** Start Dataset content **

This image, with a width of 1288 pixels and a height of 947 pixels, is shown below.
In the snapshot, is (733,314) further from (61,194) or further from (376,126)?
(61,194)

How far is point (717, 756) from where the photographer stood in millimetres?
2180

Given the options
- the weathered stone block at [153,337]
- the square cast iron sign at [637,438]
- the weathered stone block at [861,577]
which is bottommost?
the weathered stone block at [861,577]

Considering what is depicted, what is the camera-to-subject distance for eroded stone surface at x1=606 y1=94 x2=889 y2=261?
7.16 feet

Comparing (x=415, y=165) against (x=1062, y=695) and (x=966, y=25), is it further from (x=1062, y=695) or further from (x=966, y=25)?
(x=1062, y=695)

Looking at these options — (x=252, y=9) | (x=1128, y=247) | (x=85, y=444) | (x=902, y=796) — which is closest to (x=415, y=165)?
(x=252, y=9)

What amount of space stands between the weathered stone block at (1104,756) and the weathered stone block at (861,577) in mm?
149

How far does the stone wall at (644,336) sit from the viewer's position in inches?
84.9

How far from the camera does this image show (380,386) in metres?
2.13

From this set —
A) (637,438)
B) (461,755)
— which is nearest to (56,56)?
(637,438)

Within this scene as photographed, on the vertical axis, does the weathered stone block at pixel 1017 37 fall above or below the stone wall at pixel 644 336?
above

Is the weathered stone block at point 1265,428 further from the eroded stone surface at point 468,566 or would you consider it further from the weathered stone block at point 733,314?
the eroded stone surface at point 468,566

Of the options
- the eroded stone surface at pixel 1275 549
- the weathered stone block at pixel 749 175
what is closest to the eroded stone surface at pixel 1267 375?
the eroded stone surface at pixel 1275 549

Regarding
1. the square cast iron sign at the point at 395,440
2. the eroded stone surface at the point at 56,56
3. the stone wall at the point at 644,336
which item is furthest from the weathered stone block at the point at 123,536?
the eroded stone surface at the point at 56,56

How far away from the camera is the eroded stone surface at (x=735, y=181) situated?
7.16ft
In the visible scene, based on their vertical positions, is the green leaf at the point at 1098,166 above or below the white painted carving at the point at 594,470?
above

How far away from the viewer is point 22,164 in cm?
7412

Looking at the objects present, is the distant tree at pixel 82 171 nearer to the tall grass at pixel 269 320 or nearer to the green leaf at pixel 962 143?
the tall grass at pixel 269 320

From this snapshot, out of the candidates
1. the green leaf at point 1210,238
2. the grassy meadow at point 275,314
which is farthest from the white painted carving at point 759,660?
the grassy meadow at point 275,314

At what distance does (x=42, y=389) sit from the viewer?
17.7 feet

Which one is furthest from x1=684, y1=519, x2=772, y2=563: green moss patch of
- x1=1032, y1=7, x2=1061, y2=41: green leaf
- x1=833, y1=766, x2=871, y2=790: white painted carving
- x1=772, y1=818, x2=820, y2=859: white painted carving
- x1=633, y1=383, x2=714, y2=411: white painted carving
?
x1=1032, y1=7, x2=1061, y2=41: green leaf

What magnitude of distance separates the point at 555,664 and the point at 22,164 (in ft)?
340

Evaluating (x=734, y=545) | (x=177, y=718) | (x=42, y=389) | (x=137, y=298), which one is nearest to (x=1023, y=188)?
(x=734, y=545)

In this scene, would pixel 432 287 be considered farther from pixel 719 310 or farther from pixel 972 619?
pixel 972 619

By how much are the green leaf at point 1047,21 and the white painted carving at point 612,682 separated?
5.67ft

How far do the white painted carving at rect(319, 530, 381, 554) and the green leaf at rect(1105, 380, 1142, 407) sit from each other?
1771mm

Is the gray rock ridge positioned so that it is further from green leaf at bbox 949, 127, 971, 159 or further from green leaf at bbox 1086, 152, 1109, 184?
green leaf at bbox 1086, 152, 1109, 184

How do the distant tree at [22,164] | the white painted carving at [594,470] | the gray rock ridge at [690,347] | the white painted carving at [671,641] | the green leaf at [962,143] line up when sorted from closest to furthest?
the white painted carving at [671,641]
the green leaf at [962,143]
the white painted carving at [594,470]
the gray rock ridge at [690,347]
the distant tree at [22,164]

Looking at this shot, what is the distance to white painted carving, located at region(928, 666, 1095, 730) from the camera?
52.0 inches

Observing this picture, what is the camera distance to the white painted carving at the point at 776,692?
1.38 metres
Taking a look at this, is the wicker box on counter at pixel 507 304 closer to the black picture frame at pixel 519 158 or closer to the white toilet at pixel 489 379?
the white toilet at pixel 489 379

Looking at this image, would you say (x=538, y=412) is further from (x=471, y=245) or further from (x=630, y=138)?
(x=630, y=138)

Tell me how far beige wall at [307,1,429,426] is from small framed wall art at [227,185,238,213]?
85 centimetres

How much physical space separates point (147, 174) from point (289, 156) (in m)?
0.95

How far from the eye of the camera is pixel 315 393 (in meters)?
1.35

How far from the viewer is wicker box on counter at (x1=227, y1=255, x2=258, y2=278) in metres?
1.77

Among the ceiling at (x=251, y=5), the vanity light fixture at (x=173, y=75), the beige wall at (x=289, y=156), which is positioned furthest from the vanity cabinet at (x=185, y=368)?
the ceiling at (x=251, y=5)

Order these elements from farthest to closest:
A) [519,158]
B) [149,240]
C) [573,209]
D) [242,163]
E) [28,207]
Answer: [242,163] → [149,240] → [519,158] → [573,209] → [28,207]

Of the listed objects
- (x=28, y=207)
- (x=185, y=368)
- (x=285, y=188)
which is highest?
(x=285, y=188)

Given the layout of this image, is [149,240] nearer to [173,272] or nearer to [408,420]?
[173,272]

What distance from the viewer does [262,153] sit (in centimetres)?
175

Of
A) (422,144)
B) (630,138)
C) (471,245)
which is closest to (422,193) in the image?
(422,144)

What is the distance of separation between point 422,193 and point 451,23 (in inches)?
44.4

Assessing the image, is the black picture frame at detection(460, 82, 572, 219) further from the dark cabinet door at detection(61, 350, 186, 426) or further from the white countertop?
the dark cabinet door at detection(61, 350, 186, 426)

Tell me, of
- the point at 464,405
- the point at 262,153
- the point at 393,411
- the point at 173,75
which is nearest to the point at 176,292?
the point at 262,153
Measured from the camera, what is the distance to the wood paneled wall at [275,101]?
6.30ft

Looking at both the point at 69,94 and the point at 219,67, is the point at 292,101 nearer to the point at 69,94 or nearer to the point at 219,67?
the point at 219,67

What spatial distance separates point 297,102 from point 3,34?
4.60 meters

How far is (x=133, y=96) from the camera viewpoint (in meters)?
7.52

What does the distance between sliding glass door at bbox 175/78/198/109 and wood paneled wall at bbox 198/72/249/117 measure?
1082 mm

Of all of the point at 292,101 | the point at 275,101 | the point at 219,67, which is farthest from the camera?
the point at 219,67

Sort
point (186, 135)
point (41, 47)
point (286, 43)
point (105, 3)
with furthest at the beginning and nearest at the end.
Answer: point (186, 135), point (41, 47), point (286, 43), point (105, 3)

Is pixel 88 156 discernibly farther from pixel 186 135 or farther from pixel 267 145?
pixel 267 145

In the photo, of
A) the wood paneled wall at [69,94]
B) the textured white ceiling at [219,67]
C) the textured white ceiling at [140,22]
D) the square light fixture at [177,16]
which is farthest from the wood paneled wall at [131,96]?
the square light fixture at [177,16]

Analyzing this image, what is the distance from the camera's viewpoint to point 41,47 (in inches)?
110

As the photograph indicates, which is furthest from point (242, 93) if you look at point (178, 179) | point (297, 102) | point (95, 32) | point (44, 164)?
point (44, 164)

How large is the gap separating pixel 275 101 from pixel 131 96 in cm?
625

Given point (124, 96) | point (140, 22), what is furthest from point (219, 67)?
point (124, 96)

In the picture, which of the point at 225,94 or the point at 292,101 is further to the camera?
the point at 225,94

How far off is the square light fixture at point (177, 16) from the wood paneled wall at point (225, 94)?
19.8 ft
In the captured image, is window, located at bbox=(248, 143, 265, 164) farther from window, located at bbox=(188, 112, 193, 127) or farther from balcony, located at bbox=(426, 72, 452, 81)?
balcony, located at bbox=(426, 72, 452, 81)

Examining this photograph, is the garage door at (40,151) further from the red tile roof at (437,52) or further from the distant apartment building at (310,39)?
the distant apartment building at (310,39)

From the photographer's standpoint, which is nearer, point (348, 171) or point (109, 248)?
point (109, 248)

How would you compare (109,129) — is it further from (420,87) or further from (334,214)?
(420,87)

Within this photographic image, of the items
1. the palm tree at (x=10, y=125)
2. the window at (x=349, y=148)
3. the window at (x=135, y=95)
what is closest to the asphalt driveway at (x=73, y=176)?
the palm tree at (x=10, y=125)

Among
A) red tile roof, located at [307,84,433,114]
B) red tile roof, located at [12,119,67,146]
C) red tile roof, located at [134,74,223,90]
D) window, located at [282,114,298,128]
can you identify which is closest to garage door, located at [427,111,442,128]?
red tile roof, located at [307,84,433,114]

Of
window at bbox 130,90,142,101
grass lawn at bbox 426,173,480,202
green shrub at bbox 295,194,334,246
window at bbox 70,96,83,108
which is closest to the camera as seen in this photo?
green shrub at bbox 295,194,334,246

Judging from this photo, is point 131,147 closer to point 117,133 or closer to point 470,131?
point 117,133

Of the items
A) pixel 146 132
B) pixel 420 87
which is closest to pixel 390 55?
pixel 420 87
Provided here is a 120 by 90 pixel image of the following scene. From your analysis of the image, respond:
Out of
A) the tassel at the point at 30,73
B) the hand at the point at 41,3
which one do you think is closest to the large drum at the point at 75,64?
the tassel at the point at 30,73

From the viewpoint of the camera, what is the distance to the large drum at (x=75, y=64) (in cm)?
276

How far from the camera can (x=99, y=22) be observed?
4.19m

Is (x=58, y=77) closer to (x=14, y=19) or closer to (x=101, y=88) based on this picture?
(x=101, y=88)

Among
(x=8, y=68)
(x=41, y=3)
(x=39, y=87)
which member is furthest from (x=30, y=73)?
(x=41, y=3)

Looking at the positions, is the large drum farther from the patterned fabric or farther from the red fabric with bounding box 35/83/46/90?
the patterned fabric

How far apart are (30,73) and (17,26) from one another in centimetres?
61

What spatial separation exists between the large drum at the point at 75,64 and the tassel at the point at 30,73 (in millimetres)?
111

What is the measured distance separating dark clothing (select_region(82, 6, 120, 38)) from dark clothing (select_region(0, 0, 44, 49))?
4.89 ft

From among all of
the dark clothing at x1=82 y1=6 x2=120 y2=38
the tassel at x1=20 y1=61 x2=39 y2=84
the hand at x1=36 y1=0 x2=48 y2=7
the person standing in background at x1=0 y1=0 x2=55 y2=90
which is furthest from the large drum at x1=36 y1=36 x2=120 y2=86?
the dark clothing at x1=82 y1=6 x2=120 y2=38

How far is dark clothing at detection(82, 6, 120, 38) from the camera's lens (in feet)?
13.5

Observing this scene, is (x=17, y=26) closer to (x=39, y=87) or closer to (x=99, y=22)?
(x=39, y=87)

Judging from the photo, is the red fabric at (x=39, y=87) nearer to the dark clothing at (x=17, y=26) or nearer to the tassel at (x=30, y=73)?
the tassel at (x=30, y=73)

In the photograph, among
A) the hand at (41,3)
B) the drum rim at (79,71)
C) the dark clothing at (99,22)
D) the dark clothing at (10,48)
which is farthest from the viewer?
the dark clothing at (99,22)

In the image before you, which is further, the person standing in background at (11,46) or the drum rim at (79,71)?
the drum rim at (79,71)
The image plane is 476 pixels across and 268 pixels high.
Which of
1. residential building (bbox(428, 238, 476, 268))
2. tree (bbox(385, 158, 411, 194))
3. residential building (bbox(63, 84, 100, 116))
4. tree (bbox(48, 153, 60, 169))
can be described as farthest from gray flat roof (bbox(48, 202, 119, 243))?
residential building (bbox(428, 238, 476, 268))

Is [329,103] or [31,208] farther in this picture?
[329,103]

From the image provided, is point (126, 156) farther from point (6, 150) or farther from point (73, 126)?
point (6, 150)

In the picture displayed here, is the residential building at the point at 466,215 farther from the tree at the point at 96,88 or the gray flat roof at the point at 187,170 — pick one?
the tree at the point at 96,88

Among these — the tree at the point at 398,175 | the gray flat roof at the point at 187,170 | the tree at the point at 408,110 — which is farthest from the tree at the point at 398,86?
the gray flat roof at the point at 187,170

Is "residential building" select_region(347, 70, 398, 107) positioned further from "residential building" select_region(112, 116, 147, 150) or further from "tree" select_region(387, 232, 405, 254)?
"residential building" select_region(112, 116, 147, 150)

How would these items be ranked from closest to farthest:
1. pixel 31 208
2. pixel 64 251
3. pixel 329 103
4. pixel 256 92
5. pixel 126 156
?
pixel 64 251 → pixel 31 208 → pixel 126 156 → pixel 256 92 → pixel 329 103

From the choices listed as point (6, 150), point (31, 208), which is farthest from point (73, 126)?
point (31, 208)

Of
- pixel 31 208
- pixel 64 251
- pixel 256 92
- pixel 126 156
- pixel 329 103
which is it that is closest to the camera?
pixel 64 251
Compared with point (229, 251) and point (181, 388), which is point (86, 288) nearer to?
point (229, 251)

** End Dataset content **

Please copy out the records word for word, starting at the line that contains "How do the distant" and ending at the line that contains "52.0 inches", both lines included.

How do the distant tree at [22,164] | the white painted carving at [594,470] | the gray rock ridge at [690,347] | the white painted carving at [671,641] | the green leaf at [962,143] line up when sorted from closest to furthest?
the white painted carving at [671,641]
the green leaf at [962,143]
the white painted carving at [594,470]
the gray rock ridge at [690,347]
the distant tree at [22,164]

Looking at this shot, what is the distance to white painted carving, located at region(928, 666, 1095, 730) from the camera?
52.0 inches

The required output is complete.